The loans are enough for a family to buy a goat, a cell phone to rent out, or raw materials to make products for sale. The laureate said the world pays more attention when he promotes microcredit as an effective means of fighting poverty.

“I have said it many thousand times before,” Yunus told a news conference. “But when I screamed before, people hardly heard me because my voice didn’t go very far. Today, with the Nobel Peace Prize, if I whisper the whole world hears me loud and clear.”

He later told The Associated Press that he gets invitations to visit world leaders, including German Chancellor Angela Merkel and British Prime Minister Tony Blair, and is receiving “so much mail these days that I can’t even open my e-mail.”

“That is the kind of difference the Nobel Peace Prize makes,” Yunus said.

“I have been to London many times, but (before the prize) only stood outside No. 10 Downing Street looking in,” he said, referring to Blair’s offices.

'Poverty is a threat to peace'
Yunus is the first Nobel Prize winner from Bangladesh, a poverty-stricken southeast Asian nation on the Bay of Bengal. At the news conference, he said his win emphasized the link between eliminating poverty and achieving peace.

“Poverty is a threat to peace,” he said. “That is a message for the whole world.”

Grameen Bank was the world’s first lender of microcredit to poor people who do not qualify for loans from conventional banks. No collateral is needed, and repayment is based on an honor system, with about a 98 percent repayment rate.

The average loan is about $200, and interest rates range from zero to 20 percent depending on how the money is used. About 7 million people have Grameen loans, 97 percent of them women.

Yunus said Grameen is helping reduce poverty levels in Bangladesh by about 2 percent a year.

“If Bangladesh, with a very big population of 145 million, can reduce poverty by half by 2015, it is an exciting thing for the whole world,” he said. “If we can do it, anyone can do it.”

Yunus dreamed up the idea while visiting poor regions after returning home with a doctorate in economics from Vanderbilt University in Tennessee.

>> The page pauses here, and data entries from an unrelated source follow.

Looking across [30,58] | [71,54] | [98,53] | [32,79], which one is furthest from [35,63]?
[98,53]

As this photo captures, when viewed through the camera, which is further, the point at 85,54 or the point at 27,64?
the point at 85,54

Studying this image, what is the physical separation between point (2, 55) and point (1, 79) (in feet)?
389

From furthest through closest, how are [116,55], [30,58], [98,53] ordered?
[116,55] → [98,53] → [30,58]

He loaned rural women enough to buy raw materials needed to make reed chairs.

Grameen, which means rural in Bengali, was formally incorporated in 1983.

The idea has spread around the globe over the decades and is said to have helped more than 100 million people take their first steps to rise out of poverty.

Awarded over $1 million
Yunus said commercial banks may now have to rethink how they lend money, perhaps setting up special branches to provide microcredit.

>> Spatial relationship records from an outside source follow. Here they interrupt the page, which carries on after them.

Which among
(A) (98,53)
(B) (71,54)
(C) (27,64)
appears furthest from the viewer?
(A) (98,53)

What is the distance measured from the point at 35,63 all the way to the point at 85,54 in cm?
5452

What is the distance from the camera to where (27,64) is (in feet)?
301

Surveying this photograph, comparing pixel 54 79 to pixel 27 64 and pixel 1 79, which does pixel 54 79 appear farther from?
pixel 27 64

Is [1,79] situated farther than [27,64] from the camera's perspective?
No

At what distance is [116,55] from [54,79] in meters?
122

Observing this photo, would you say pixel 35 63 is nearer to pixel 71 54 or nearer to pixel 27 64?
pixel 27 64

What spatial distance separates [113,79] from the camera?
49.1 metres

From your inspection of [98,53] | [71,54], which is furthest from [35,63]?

Yunus said his half of the $1.4 million prize money would go toward setting up “a social enterprise” to provide low cost food to the poor.

Being a Nobel laureate, Yunus told the AP, is even giving him a role as “the voice of sanity” in Bangladesh’s often chaotic politics.

He said criticizing Bangladeshi political parties often brings anger and ostracism “but I can do it and get away with it ... because of the Nobel Peace Prize.”

Yunus and Grameen board member Mosammat Taslima Begum will receive the prize at a gala ceremony at the Oslo City Hall on Sunday, followed by a followed by a torchlight parade and banquet.

The Nobel prizes in medicine, chemistry, physics, literature and economics will be presented in ceremonies in Stockholm, Sweden, that same day — the anniversary of the death of Alfred Nobel, the creator of the prizes.